REP. TORRES: I appreciate that commitment. I’m not advocating the following cause of action, but I want to provide you with a hypothetical that the banking system is reportedly issitting on more than $600 billion dollars in unrealized losses from securities, and those losses will only rise with rising interest rates. Since the problem with these assets is one of asset duration rather than asset quality,should the Federal Reserve consider purchasing these securities? Unlike a bank, which needs liquidity to honor our obligations to depositors. The Federal Reserve has the ability to hold these assets to a maturity without realizing those unrealized losses. Wouldn’t that solve the problem?
BARR: You raise an excellent point.
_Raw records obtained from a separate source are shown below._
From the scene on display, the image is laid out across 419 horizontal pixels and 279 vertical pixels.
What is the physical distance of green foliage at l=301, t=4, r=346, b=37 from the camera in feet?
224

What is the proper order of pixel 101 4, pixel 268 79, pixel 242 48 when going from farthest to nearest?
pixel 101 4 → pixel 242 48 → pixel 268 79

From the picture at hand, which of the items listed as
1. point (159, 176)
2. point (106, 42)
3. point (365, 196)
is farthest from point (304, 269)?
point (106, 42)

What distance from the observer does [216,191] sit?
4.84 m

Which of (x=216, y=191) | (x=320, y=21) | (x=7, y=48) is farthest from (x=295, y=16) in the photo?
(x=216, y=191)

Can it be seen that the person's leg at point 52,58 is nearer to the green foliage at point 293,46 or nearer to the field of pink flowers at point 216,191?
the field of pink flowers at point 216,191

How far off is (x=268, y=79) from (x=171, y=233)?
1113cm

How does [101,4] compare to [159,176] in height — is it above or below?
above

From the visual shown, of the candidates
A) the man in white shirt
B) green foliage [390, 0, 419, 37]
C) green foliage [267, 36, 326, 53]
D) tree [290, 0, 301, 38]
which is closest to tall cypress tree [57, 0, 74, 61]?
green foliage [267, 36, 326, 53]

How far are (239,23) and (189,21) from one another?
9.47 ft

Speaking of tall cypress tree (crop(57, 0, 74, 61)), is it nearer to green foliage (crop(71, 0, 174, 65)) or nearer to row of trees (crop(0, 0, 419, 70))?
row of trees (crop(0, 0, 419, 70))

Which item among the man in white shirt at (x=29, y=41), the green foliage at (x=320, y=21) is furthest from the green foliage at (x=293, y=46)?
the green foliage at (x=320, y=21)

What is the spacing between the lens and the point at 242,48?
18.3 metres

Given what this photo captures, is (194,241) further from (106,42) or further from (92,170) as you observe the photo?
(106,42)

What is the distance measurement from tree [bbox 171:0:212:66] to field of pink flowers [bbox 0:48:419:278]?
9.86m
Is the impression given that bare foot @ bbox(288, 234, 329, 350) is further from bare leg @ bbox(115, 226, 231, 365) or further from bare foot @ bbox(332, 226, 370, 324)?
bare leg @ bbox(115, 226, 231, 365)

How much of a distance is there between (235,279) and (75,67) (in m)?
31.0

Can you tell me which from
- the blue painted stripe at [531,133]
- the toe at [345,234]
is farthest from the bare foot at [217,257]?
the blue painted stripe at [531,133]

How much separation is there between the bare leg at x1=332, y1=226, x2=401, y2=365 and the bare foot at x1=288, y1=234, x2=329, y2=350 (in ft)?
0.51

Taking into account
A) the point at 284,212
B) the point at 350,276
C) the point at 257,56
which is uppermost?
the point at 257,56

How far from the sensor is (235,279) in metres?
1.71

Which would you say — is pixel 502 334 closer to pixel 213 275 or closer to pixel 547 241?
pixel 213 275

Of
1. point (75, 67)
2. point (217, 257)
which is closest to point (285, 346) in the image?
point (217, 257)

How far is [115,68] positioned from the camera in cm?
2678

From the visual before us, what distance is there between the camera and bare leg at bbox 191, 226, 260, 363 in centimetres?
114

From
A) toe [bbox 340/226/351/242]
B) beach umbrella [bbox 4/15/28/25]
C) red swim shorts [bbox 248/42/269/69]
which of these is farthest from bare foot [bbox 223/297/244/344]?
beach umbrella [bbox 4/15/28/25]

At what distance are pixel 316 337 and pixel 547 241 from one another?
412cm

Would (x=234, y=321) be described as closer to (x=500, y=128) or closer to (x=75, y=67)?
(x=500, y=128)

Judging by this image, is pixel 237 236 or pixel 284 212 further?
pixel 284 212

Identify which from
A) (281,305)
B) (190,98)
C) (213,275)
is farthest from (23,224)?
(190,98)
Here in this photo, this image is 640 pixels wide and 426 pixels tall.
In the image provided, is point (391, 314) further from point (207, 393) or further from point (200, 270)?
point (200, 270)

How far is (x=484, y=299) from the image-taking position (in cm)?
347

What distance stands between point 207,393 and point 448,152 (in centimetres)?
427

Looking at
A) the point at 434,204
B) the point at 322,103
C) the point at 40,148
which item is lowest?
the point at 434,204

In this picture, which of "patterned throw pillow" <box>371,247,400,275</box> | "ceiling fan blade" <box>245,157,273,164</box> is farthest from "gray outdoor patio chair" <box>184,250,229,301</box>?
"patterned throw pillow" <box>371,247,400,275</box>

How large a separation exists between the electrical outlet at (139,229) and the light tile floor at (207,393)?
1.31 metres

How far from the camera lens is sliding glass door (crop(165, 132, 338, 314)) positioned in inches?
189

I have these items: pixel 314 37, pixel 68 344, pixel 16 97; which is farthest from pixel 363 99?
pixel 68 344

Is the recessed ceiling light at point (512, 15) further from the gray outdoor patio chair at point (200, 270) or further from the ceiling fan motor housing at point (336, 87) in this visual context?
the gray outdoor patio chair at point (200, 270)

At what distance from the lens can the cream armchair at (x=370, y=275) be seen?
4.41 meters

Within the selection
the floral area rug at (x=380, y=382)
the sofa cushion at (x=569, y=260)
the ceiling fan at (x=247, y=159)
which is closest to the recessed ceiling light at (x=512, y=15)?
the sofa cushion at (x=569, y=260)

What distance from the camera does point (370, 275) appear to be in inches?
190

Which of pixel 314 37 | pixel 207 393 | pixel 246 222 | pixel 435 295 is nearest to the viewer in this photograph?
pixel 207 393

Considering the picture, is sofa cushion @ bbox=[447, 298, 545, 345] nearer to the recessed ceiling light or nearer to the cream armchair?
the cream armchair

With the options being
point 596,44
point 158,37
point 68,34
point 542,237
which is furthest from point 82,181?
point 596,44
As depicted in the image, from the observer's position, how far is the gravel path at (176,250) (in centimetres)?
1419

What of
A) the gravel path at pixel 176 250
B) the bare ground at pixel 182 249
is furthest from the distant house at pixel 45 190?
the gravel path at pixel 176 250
Under existing law, we cannot take asset purchases, but what we do do is provide ample liquidity to the financial system on the basis of…
REP. TORRES: But the losses remain even with the emergency liquidity. The losses remain on the balance sheet. Those losses are arguably undercutting public confidence in the banking system, and as you know, banking is as much about psychology as it is about finance. Why not just remove the losses?
BARR: I’d go back to the first point you made in your earlier question, which is that for most banks their managing this well. They’re doing fine. They have stable deposits, and they don’t need to sell the assets they have on their balance sheet. Those assets can stay there and be held to maturity. If institutions need liquidity, they can access that from the discount window and from the program we establish – the bank term funding program – gives longer-term stability at par for those very assets.
REP. TORRES: I want to squeeze in one more question. Did the bank supervisor at the San Francisco Fed have the supervisory authority to prevent Silicon Valley Bank from investing in unhedged, long-term securities? Did you have that authority? Because the problem, the lack of authority or fear to exercise the authority you had?
BARR: The bank examiners cited them for not behaving properly with respect…
REP. TORRES: Did they have the authority to prevent it?
REP. BRYAN STEIL: The gentleman’s time has expired.